● SOURCE PASSAGE:
In Peace River Hydro Partners v. Petrowest Corp. (SCC, 2022) the Supreme Court of Canada considered the relationship between insolvency and arbitration. The case is essential reading for anyone involved with the two in the same case, especially regarding which proceeding governs (ie. stays) [paras 59-90, 107-110].

. Peace River Hydro Partners v. Petrowest Corp.

In Peace River Hydro Partners v. Petrowest Corp. (SCC, 2022) the Supreme Court of Canada comments on the significant value of arbitration to commercial parties, and the current status of arbitration in the Canadian world:
[46] Recently, two trends have thrown this tension into sharp relief. First, arbitration has become an increasingly popular mechanism for resolving commercial disputes, both in Canada and abroad (Wellman, at para. 54; Seidel, at para. 23). Today, parties and counsel alike recognize the potential strategic and tactical advantages of arbitration as compared to traditional litigation. These may include privacy and confidentiality, efficiency and timeliness, relaxed rules of evidence, freedom to determine procedural rules and select decision makers with relevant expertise, and cross‑border enforceability of awards (J. B. Casey, Arbitration Law of Canada: Practice and Procedure (3rd ed. 2017), at ch. 1.6).

...

● GIVEN DATA:
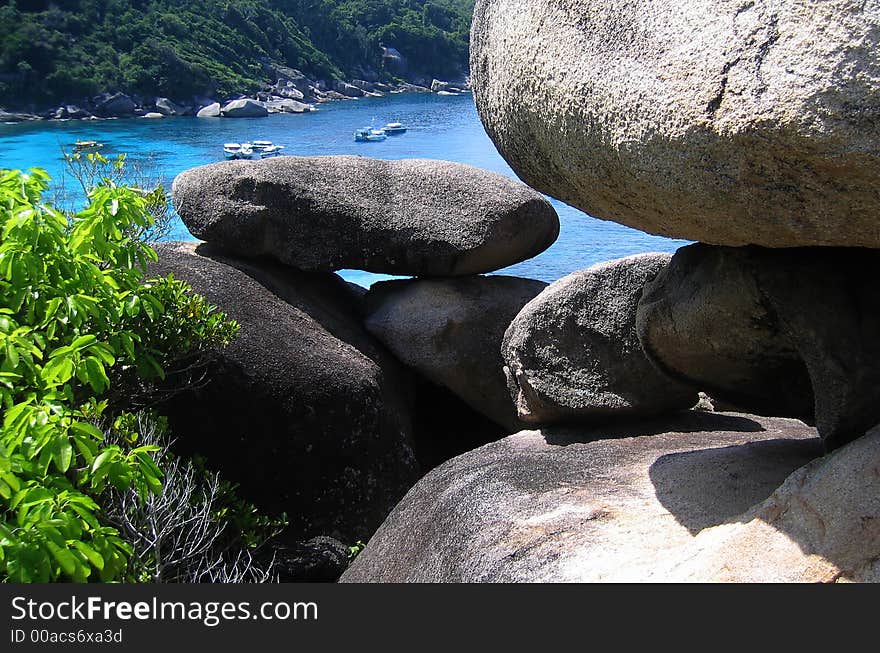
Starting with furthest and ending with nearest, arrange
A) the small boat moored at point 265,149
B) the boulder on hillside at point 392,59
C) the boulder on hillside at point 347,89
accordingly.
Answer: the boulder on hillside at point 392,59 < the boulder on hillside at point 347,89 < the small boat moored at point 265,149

● ACTIVITIES:
(1) According to the passage on Peace River Hydro Partners v. Petrowest Corp., the Supreme Court of Canada considered the relationship between which two areas?
(2) Rewrite the paragraph of the Peace River Hydro Partners v. Petrowest Corp. passage beginning "[46] Recently, two trends" as a bulleted list that keeps its main facts.
(3) Resume the passage on Peace River Hydro Partners v. Petrowest Corp. from where it stops.

● RESPONSES IN ORDER:
(1) Insolvency and arbitration.

(2)
- Two recent trends have thrown the tension into sharp relief.
- First, arbitration has become an increasingly popular way to resolve commercial disputes, both in Canada and abroad (Wellman, at para. 54; Seidel, at para. 23).
- Parties and counsel recognize its potential strategic and tactical advantages over traditional litigation, which may include:
  - privacy and confidentiality
  - efficiency and timeliness
  - relaxed rules of evidence
  - freedom to determine procedural rules and to select decision makers with relevant expertise
  - cross-border enforceability of awards
- Source: J. B. Casey, Arbitration Law of Canada: Practice and Procedure (3rd ed. 2017), at ch. 1.6.

(3)
(1) Dispute Resolution by Arbitration

[49] The modern view expressed in Canadian arbitration legislation is that parties should be held to their contractual agreements to arbitrate. This gives effect to the concept of “party autonomy”, according to which parties are free to “charter a private tribunal” to resolve their disputes (Wellman, at para. 52, citing Astoria Medical Group v. Health Insurance Plan of Greater New York, 182 N.E.2d 85 (N.Y. 1962), at p. 87; M. Pavlović and A. Daimsis, “Arbitration”, in J. C. Kleefeld et al., eds., Dispute Resolution: Readings and Case Studies (4th ed. 2016), 483, at p. 485). Party autonomy is closely related to freedom of contract (Hofer v. Hofer, 1970 CanLII 161 (SCC), [1970] S.C.R. 958, at p. 963). Modern arbitration legislation is premised on these principles, which inform the policy choices embodied in provincial arbitration statutes like the Arbitration Act (Wellman, at para. 52).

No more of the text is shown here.